But if you are at all thinking of leaving your job or this family, or thinking you are really physically hurting due to this, then you must do the uncomfortable and talk about it with your host family in a direct, but constructive, manner.

Franzi August 31, 2009 at 4:05 pm

just my 2ct

have you openly told them that there are spices you don’t like?try asking the family to put a serving aside for you without the spices added you don’t like.
ask them if they would mind if you would buy your own meat (that only you eat eg on a sandwich for lunch). i say this because i do not see why meat in this case is any different from other people’s cravings for chocolate, or veggies, or coke, or candy, or milk/jogurt, or anything else the AP might be used to but the HF doesn’t buy.

you might be too stuck on thinking that only meat will give you the power. like said before, beans or soy might seal the deal as well.

please, i don’t mean to be rude. i understand your craving (i need carbs) and the fact that all you can think about is meat. but couldn’t this just be an adjustment to different eating habits?

i think that in the end it will boil down to either you buying your craved food (again, i don’t see much of a difference in buying meat than in buying coke or coffee to function), your family adjusting their shopping/eating habits or you going into rematch.

Katarina August 31, 2009 at 6:25 pm

I’m actually not a big meat eater at all, I don’t eat vast quantities.

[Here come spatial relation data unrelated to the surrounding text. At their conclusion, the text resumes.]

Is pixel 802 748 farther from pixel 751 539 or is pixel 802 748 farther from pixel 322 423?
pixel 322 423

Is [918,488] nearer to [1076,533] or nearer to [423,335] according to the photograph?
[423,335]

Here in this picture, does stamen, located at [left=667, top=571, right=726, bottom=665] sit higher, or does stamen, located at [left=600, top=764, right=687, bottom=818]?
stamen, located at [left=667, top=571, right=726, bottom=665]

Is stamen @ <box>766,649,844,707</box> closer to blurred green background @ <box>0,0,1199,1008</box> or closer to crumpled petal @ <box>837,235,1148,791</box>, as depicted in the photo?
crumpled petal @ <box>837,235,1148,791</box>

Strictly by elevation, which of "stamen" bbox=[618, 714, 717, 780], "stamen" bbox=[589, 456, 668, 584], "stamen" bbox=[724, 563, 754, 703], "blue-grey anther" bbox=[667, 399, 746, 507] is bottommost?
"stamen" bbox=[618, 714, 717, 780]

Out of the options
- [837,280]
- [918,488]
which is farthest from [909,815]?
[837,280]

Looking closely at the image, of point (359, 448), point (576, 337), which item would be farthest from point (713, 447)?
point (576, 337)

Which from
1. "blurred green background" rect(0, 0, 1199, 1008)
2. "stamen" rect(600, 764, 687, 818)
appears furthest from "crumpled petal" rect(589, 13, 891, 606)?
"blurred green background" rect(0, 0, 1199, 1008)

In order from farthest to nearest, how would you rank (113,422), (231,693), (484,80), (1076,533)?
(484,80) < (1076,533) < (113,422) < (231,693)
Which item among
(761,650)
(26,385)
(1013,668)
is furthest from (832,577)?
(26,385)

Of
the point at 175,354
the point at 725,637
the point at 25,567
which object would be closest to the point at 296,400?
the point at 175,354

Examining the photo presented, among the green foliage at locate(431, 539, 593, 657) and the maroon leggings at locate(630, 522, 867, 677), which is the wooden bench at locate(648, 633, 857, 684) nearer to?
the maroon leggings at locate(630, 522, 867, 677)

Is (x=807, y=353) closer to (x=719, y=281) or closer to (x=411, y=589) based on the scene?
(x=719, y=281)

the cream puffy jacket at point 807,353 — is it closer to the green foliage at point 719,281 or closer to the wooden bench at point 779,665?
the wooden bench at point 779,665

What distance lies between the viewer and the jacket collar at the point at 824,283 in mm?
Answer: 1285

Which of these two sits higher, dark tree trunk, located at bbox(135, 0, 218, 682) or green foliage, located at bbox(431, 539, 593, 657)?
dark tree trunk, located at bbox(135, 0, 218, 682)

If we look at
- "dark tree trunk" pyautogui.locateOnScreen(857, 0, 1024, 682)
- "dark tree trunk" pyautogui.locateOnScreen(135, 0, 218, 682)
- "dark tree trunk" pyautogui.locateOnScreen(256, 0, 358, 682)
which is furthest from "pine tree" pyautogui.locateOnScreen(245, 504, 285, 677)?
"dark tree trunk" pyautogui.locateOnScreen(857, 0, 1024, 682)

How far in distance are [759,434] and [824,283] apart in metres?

It’s just that this host family eats almost none, and it’s making me hungry all the time, pasta and bread just digest so quickly and i really don’t think it’s healthy to have an almot vegetarian diet, I don’t see how it’s any way comparable with having a craving for junk food. It’s not just that they’re adding spices to the food, it’s that the food they make is sometimes a total concoction of all kinds of mashed up random ingredients, it’s just not real food. The food portions we do get are also very small, everyone even the parents gets young child’s portions. So even when it’s something edible, I’m still left hungry. when it’s something i can’t bring myself to eat the mother notices but she never says anything, like asking me why i’m not eating it. well, i think that at lunchtimes i will eat some of the frozen fish that’s in the freezer. I’m not meant to but if my HM asks about it, i’ll explain again that i can’t function on only pasta bread and weird mixtures. I’ll ask them on shopping day to get a bit of extra meat for me. If they won’t I don’t think I can spend a year like this. I’m always hungry and their solution is just to eat porridge before bed.